Thursday, February 23, 2012

The man who could save Venezuela

En: Recibido por email. Published in Pajamas Media

By Jaime Daremblum

February 23, 2012
Throughout Latin America, autocrats and aspiring autocrats have long benefited from facing a divided opposition. Over the past decade, this phenomenon has helped semi-dictatorial leftists in Argentina, Bolivia, Ecuador, Nicaragua, and Venezuela. Back in 2006, for example, Sandinista leader Daniel Ortega captured the presidency in Nicaragua with only 38 percent of the vote, even though a majority of Nicaraguans (55 percent) voted for one of his two main conservative rivals, Eduardo Montealegre and José Rizo. That same year, Venezuelan strongman Hugo Chávez squared off against a fractured opposition and won reelection with 63 percent support.
All of which explains why Henrique Capriles is so important.
Earlier this month, Capriles secured the presidential nomination of Venezuela’s opposition alliance, known as the Coalition for Democratic Unity (its Spanish-language acronym is “MUD”). Currently serving as governor of Miranda, the country’s second most populous state, he garnered an impressive 64 percent of the vote, thereby receiving a strong mandate to represent MUD forces in the October 2012 national election. As former Venezuelan state oil official Pedro Burelli has written, it was the best-possible outcome for the opposition and the worst-possible outcome for Chávez.

» **What to produce**:
Answer these questions from the Venezuela article:
(a) What percentage of the vote did Daniel Ortega win when he captured Nicaragua's presidency in 2006?
(b) Which state was Henrique Capriles serving as governor of?
(c) What percentage of the vote did Capriles receive in securing the opposition alliance's nomination?

» **Data shown**:
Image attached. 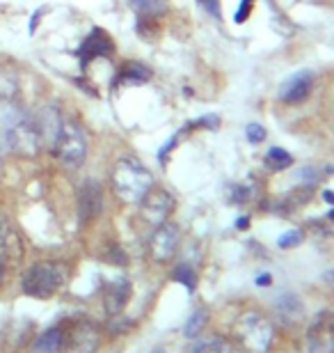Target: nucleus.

» **Answer to the exercise**:
(a) 38 percent
(b) Miranda
(c) 64 percent